In the midst of wider ambivalences about the turn to arms, the thing that most marked out the people who stood before the tribunal was a need to make their conscience public. If conscience was deeply personal and intimate, it was often also hidden. Standing before a tribunal therefore required making it tangible and visible to others. Providing evidence of conscience was difficult though and Urquhart had stumbled over his words whilst trying to do. One way of proving the sincerity of conscience, to both yourself and others, was by going to jail.

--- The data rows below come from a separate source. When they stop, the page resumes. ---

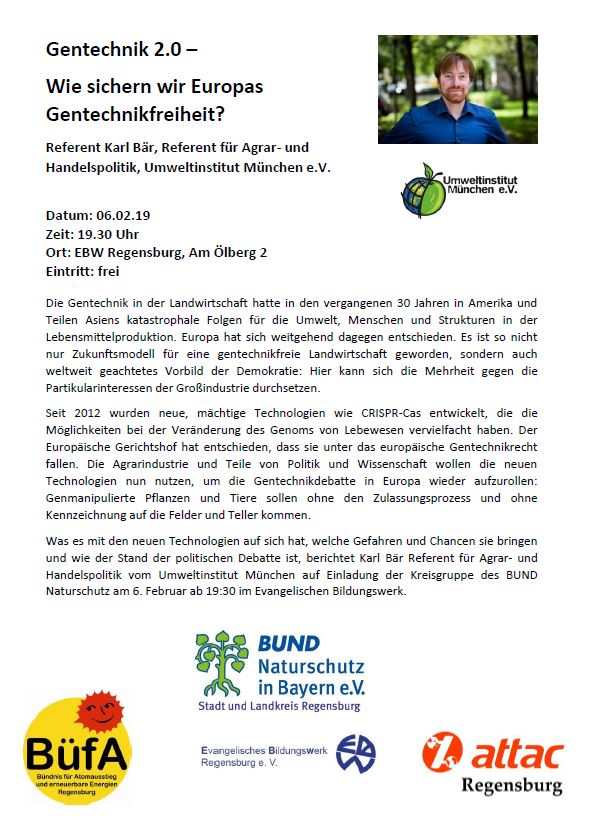 Gentechnik 2.0 –

Wie sichern wir Europas Gentechnikfreiheit?

Referent Karl Bär, Referent für Agrar- und Handelspolitik, Umweltinstitut München e.V.

Umweltinstitut München e.V.

Datum: 06.02.19
Zeit: 19.30 Uhr
Ort: EBW Regensburg, Am Ölberg 2
Eintritt: frei

Die Gentechnik in der Landwirtschaft hatte in den vergangenen 30 Jahren in Amerika und Teilen Asiens katastrophale Folgen für die Umwelt, Menschen und Strukturen in der Lebensmittelproduktion. Europa hat sich weitgehend dagegen entschieden. Es ist so nicht nur Zukunftsmodell für eine gentechnikfreie Landwirtschaft geworden, sondern auch weltweit geachtetes Vorbild der Demokratie: Hier kann sich die Mehrheit gegen die Partikularinteressen der Großindustrie durchsetzen.

Seit 2012 wurden neue, mächtige Technologien wie CRISPR-Cas entwickelt, die die Möglichkeiten bei der Veränderung des Genoms von Lebewesen vervielfacht haben. Der Europäische Gerichtshof hat entschieden, dass sie unter das europäische Gentechnikrecht fallen. Die Agrarindustrie und Teile von Politik und Wissenschaft wollen die neuen Technologien nun nutzen, um die Gentechnikdebatte in Europa wieder aufzurollen: Genmanipulierte Pflanzen und Tiere sollen ohne den Zulassungsprozess und ohne Kennzeichnung auf die Felder und Teller kommen.

Was es mit den neuen Technologien auf sich hat, welche Gefahren und Chancen sie bringen und wie der Stand der politischen Debatte ist, berichtet Karl Bär Referent für Agrar- und Handelspolitik vom Umweltinstitut München auf Einladung der Kreisgruppe des BUND Naturschutz am 6. Februar ab 19:30 im Evangelischen Bildungswerk.

BUND Naturschutz in Bayern e.V.
Stadt und Landkreis Regensburg

BüfA
Bündnis für Atomausstieg und erneuerbare Energien Regensburg

Evangelisches Bildungswerk Regensburg e. V.

attac Regensburg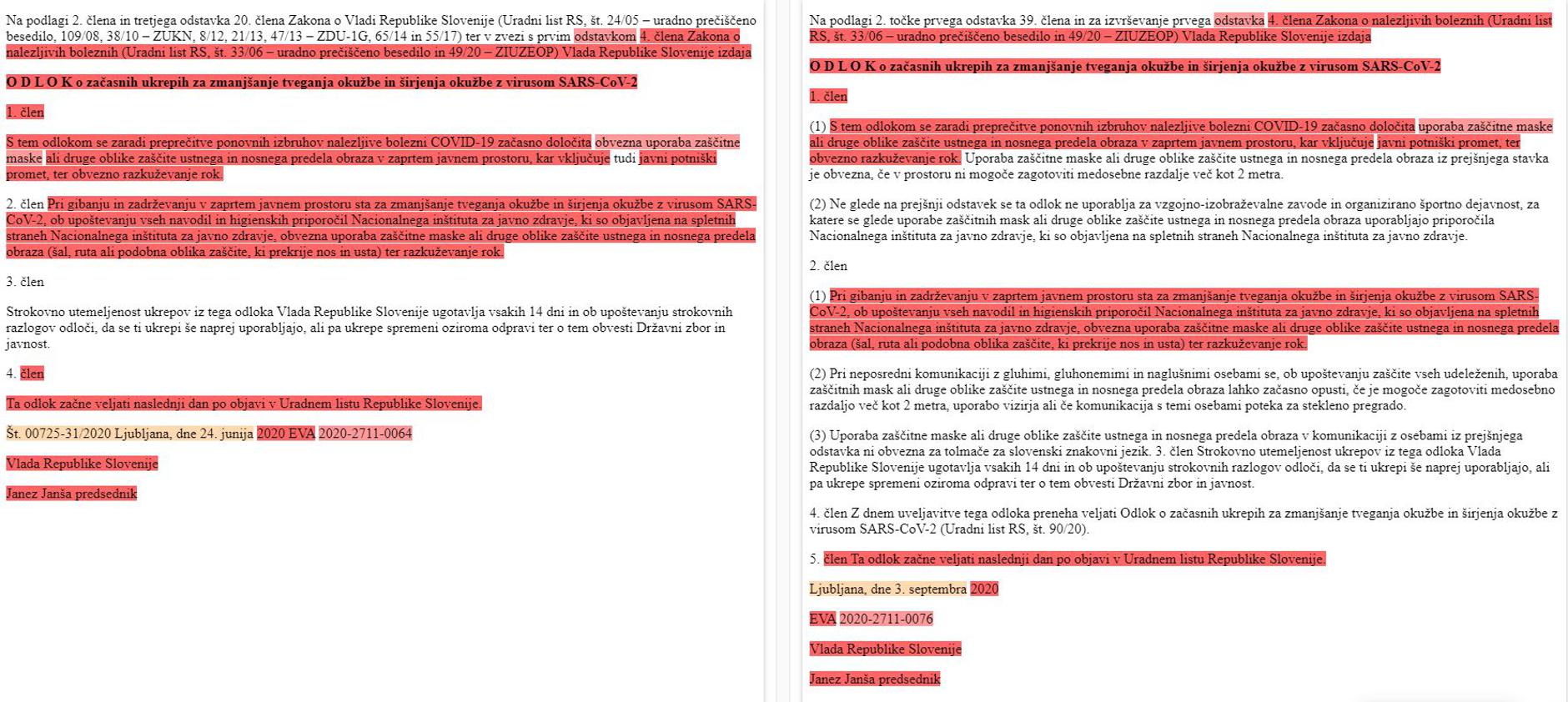 Na podlagi 2. člena in tretjega odstavka 20. člena Zakona o Vladi Republike Slovenije (Uradni list RS, št. 24/05 – uradno prečiščeno besedilo, 109/08, 38/10 – ZUKN, 8/12, 21/13, 47/13 – ZDU-1G, 65/14 in 55/17) ter v zvezi s prvim odstavkom 4. člena Zakona o nalezljivih boleznih (Uradni list RS, št. 33/06 – uradno prečiščeno besedilo in 49/20 – ZIUZEOP) Vlada Republike Slovenije izdaja

O D L O K o začasnih ukrepih za zmanjšanje tveganja okužbe in širjenja okužbe z virusom SARS-CoV-2

1. člen

S tem odlokom se zaradi preprečitve ponovnih izbruhov nalezljive bolezni COVID-19 začasno določita obvezna uporaba zaščitne maske ali druge oblike zaščite ustnega in nosnega predela obraza v zaprtem javnem prostoru, kar vključuje tudi javni potniški promet, ter obvezno razkuževanje rok.

2. člen Pri gibanju in zadrževanju v zaprtem javnem prostoru sta za zmanjšanje tveganja okužbe in širjenja okužbe z virusom SARS-CoV-2, ob upoštevanju vseh navodil in higienskih priporočil Nacionalnega inštituta za javno zdravje, ki so objavljena na spletnih straneh Nacionalnega inštituta za javno zdravje, obvezna uporaba zaščitne maske ali druge oblike zaščite ustnega in nosnega predela obraza (šal, ruta ali podobna oblika zaščite, ki prekrije nos in usta) ter razkuževanje rok.

3. člen

Strokovno utemeljenost ukrepov iz tega odloka Vlada Republike Slovenije ugotavlja vsakih 14 dni in ob upoštevanju strokovnih razlogov odloči, da se ti ukrepi še naprej uporabljajo, ali pa ukrepe spremeni oziroma odpravi ter o tem obvesti Državni zbor in javnost.

4. člen

Ta odlok začne veljati naslednji dan po objavi v Uradnem listu Republike Slovenije.

Št. 00725-31/2020 Ljubljana, dne 24. junija 2020 EVA 2020-2711-0064

Vlada Republike Slovenije

Janez Janša predsednik

Na podlagi 2. točke prvega odstavka 39. člena in za izvrševanje prvega odstavka 4. člena Zakona o nalezljivih boleznih (Uradni list RS, št. 33/06 – uradno prečiščeno besedilo in 49/20 – ZIUZEOP) Vlada Republike Slovenije izdaja

O D L O K o začasnih ukrepih za zmanjšanje tveganja okužbe in širjenja okužbe z virusom SARS-CoV-2

1. člen

(1) S tem odlokom se zaradi preprečitve ponovnih izbruhov nalezljive bolezni COVID-19 začasno določita uporaba zaščitne maske ali druge oblike zaščite ustnega in nosnega predela obraza v zaprtem javnem prostoru, kar vključuje javni potniški promet, ter obvezno razkuževanje rok. Uporaba zaščitne maske ali druge oblike zaščite ustnega in nosnega predela obraza iz prejšnjega stavka je obvezna, če v prostoru ni mogoče zagotoviti medosebne razdalje več kot 2 metra.

(2) Ne glede na prejšnji odstavek se ta odlok ne uporablja za vzgojno-izobraževalne zavode in organizirano športno dejavnost, za katere se glede uporabe zaščitnih mask ali druge oblike zaščite ustnega in nosnega predela obraza uporabljajo priporočila Nacionalnega inštituta za javno zdravje, ki so objavljena na spletnih straneh Nacionalnega inštituta za javno zdravje.

2. člen

(1) Pri gibanju in zadrževanju v zaprtem javnem prostoru sta za zmanjšanje tveganja okužbe in širjenja okužbe z virusom SARS-CoV-2, ob upoštevanju vseh navodil in higienskih priporočil Nacionalnega inštituta za javno zdravje, ki so objavljena na spletnih straneh Nacionalnega inštituta za javno zdravje, obvezna uporaba zaščitne maske ali druge oblike zaščite ustnega in nosnega predela obraza (šal, ruta ali podobna oblika zaščite, ki prekrije nos in usta) ter razkuževanje rok.

(2) Pri neposredni komunikaciji z gluhimi, gluhonemimi in naglušnimi osebami se, ob upoštevanju zaščite vseh udeleženih, uporaba zaščitnih mask ali druge oblike zaščite ustnega in nosnega predela obraza lahko začasno opusti, če je mogoče zagotoviti medosebno razdaljo več kot 2 metra, uporabo vizirja ali če komunikacija s temi osebami poteka za stekleno pregrado.

(3) Uporaba zaščitne maske ali druge oblike zaščite ustnega in nosnega predela obraza v komunikaciji z osebami iz prejšnjega odstavka ni obvezna za tolmače za slovenski znakovni jezik. 3. člen Strokovno utemeljenost ukrepov iz tega odloka Vlada Republike Slovenije ugotavlja vsakih 14 dni in ob upoštevanju strokovnih razlogov odloči, da se ti ukrepi še naprej uporabljajo, ali pa ukrepe spremeni oziroma odpravi ter o tem obvesti Državni zbor in javnost.

4. člen Z dnem uveljavitve tega odloka preneha veljati Odlok o začasnih ukrepih za zmanjšanje tveganja okužbe in širjenja okužbe z virusom SARS-CoV-2 (Uradni list RS, št. 90/20).

5. člen Ta odlok začne veljati naslednji dan po objavi v Uradnem listu Republike Slovenije.

Ljubljana, dne 3. septembra 2020

EVA 2020-2711-0076

Vlada Republike Slovenije

Janez Janša predsednik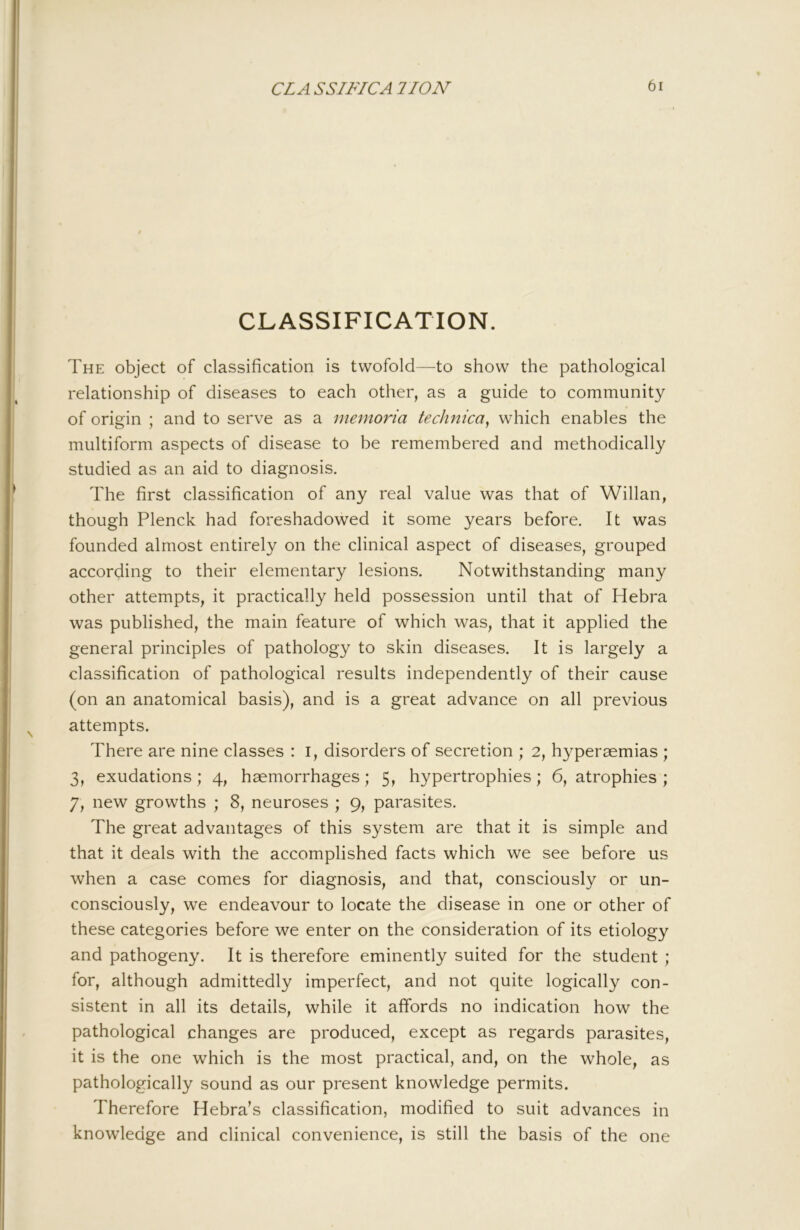 CLASSIFICATION 61

CLASSIFICATION.

The object of classification is twofold—to show the pathological relationship of diseases to each other, as a guide to community of origin ; and to serve as a memoria technica, which enables the multiform aspects of disease to be remembered and methodically studied as an aid to diagnosis.

The first classification of any real value was that of Willan, though Plenck had foreshadowed it some years before. It was founded almost entirely on the clinical aspect of diseases, grouped according to their elementary lesions. Notwithstanding many other attempts, it practically held possession until that of Hebra was published, the main feature of which was, that it applied the general principles of pathology to skin diseases. It is largely a classification of pathological results independently of their cause (on an anatomical basis), and is a great advance on all previous attempts.

There are nine classes : 1, disorders of secretion ; 2, hyperæmias ; 3, exudations ; 4, hæmorrhages ; 5, hypertrophies ; 6, atrophies ; 7, new growths ; 8, neuroses ; 9, parasites.

The great advantages of this system are that it is simple and that it deals with the accomplished facts which we see before us when a case comes for diagnosis, and that, consciously or unconsciously, we endeavour to locate the disease in one or other of these categories before we enter on the consideration of its etiology and pathogeny. It is therefore eminently suited for the student ; for, although admittedly imperfect, and not quite logically consistent in all its details, while it affords no indication how the pathological changes are produced, except as regards parasites, it is the one which is the most practical, and, on the whole, as pathologically sound as our present knowledge permits.

Therefore Hebra's classification, modified to suit advances in knowledge and clinical convenience, is still the basis of the one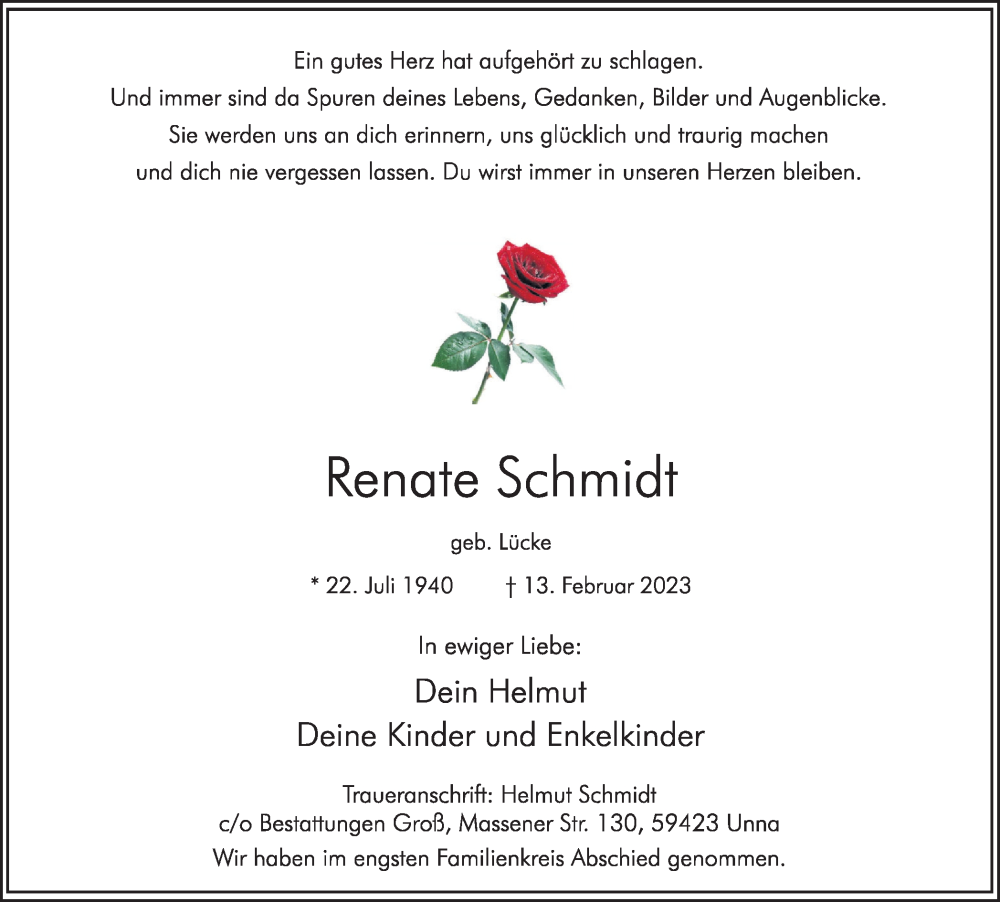 Ein gutes Herz hat aufgehört zu schlagen.
Und immer sind da Spuren deines Lebens, Gedanken, Bilder und Augenblicke.
Sie werden uns an dich erinnern, uns glücklich und traurig machen
und dich nie vergessen lassen. Du wirst immer in unseren Herzen bleiben.

Renate Schmidt

geb. Lücke

* 22. Juli 1940 † 13. Februar 2023

In ewiger Liebe:

Dein Helmut
Deine Kinder und Enkelkinder

Traueranschrift: Helmut Schmidt
c/o Bestattungen Groß, Massener Str. 130, 59423 Unna
Wir haben im engsten Familienkreis Abschied genommen.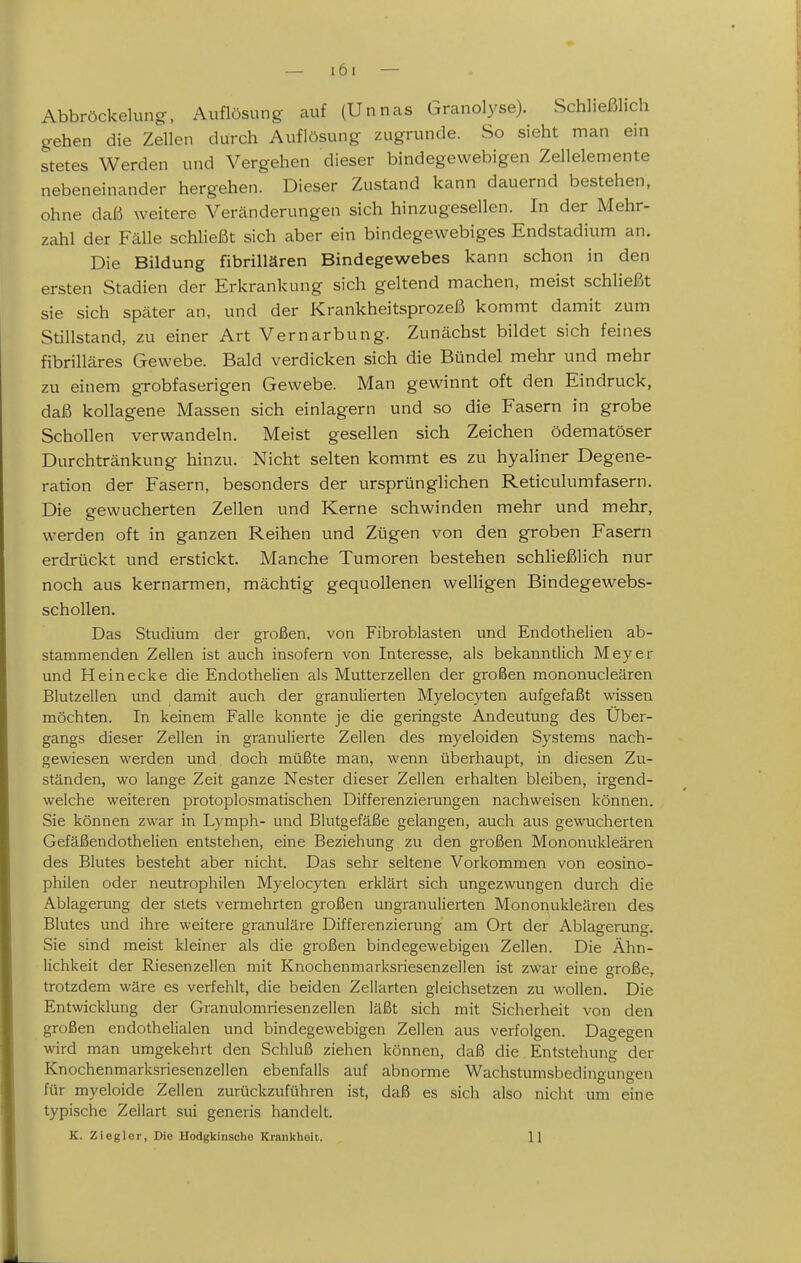 — 161 —

Abbröckelung, Auflösung auf (Unnas Granolyse). Schließlich gehen die Zellen durch Auflösung zugrunde. So sieht man ein stetes Werden und Vergehen dieser bindegewebigen Zellelemente nebeneinander hergehen. Dieser Zustand kann dauernd bestehen, ohne daß weitere Veränderungen sich hinzugesellen. In der Mehrzahl der Fälle schließt sich aber ein bindegewebiges Endstadium an.

Die Bildung fibrillären Bindegewebes kann schon in den ersten Stadien der Erkrankung sich geltend machen, meist schließt sie sich später an, und der Krankheitsprozeß kommt damit zum Stillstand, zu einer Art Vernarbung. Zunächst bildet sich feines fibrilläres Gewebe. Bald verdicken sich die Bündel mehr und mehr zu einem grobfaserigen Gewebe. Man gewinnt oft den Eindruck, daß kollagene Massen sich einlagern und so die Fasern in grobe Schollen verwandeln. Meist gesellen sich Zeichen ödematöser Durchtränkung hinzu. Nicht selten kommt es zu hyaliner Degeneration der Fasern, besonders der ursprünglichen Reticulumfasern. Die gewucherten Zellen und Kerne schwinden mehr und mehr, werden oft in ganzen Reihen und Zügen von den groben Fasern erdrückt und erstickt. Manche Tumoren bestehen schließlich nur noch aus kernarmen, mächtig gequollenen welligen Bindegewebsschollen.

Das Studium der großen, von Fibroblasten und Endothelien abstammenden Zellen ist auch insofern von Interesse, als bekanntlich Meyer und Heinecke die Endothelien als Mutterzellen der großen mononucleären Blutzellen und damit auch der granulierten Myelocyten aufgefaßt wissen möchten. In keinem Falle konnte je die geringste Andeutung des Übergangs dieser Zellen in granulierte Zellen des myeloiden Systems nachgewiesen werden und doch müßte man, wenn überhaupt, in diesen Zuständen, wo lange Zeit ganze Nester dieser Zellen erhalten bleiben, irgendwelche weiteren protoplosmatischen Differenzierungen nachweisen können. Sie können zwar in Lymph- und Blutgefäße gelangen, auch aus gewucherten Gefäßendothelien entstehen, eine Beziehung zu den großen Mononukleären des Blutes besteht aber nicht. Das sehr seltene Vorkommen von eosinophilen oder neutrophilen Myelocyten erklärt sich ungezwungen durch die Ablagerung der stets vermehrten großen ungranulierten Mononukleären des Blutes und ihre weitere granuläre Differenzierung am Ort der Ablagerung. Sie sind meist kleiner als die großen bindegewebigen Zellen. Die Ähnlichkeit der Riesenzellen mit Knochenmarksriesenzellen ist zwar eine große, trotzdem wäre es verfehlt, die beiden Zellarten gleichsetzen zu wollen. Die Entwicklung der Granulomriesenzellen läßt sich mit Sicherheit von den großen endothelialen und bindegewebigen Zellen aus verfolgen. Dagegen wird man umgekehrt den Schluß ziehen können, daß die Entstehung der Knochenmarksriesenzellen ebenfalls auf abnorme Wachstumsbedingungen für myeloide Zellen zurückzuführen ist, daß es sich also nicht um eine typische Zellart sui generis handelt.

K. Ziegler, Die Hodgkinsche Krankheit. 11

Norman MacCaig, working as a teacher at the outbreak of war, was sent to Edinburgh Castle, before serving time in Wormwood Scrubs, and eventually being allowed to work as a gardener back in Edinburgh. Hard work was by far the most common way of proving convictions. Many conscientious objectors were more than willing to work for others, so long as it did not involve shooting a gun. This is how Robin Jenkins ended up heaving logs, Edwin Morgan patching up the wounded, and Fred Urquhart picking potatoes.
But alongside incarceration and labour, we might also see art as a way in which people tried to work through their conscience and give it a physical form. Urquhart had essentially claimed as much when he appeared before the tribunal, arguing that his written work was proof of sincere and genuine objection to war. By no means all writers and artists sought to put a troubled conscience about war at the centre of their work. More often than not the tensions of conscience flit in and out. Norman MacCaig’s refusal, for example, was deeply personal and individual, perhaps best summed up in an undated poem Patriotism: ‘My only country, is six feet high, and whether I love it or not, I’ll die for its independence’. In another poem he wrote ‘My profound ideas were once toys on the floor, I love them, I’ve licked most of the paint off.’ If he is not talking of conscience, it is hard to know what he might mean. As a teenager contemplating war in Glasgow, Edwin Morgan filled his scrap books with images of destruction. One page contains the words, cut out of newspaper print: ‘war, a highly practicable experiment. You are free to choose any butcher you like.’ In the first half of 1940, he would copy out the lines ‘When the light finally broke behind my eyes I was made blind to the appearances of the world…’. Elsewhere conscientious objectors are an enigmatic presence in the background of Robin Jenkins’ most famous work, The Cone Gatherers, but they are right to the fore though in his later novel, A Would-Be Saint, where the central character is a young man grappling with how to live at peace in a society mobilized for war.
Even if conscience never explicitly raises its head though, there are clear parallels between a creative process that tries to give form to the otherwise intangible, on the one hand, and the attempt to give conscience a concrete presence, on the other. Poems, music and brush strokes make the unseen or unsayable, seen or heard. And conscientious objectors tried to turn their otherwise private convictions into something that could be judged by others, to give public form to the deeply personal beliefs. Both processes involve the attempt to make the invisible visible, the inchoate choate, and both processes are shot through with uncertainty, hesitation and the possibility of misunderstanding. Although we might not always agree with the answers they came to, as people like Urquhart, Morgan and MacCaig grappled with their obligations to themselves and others, they left us a rich cultural legacy.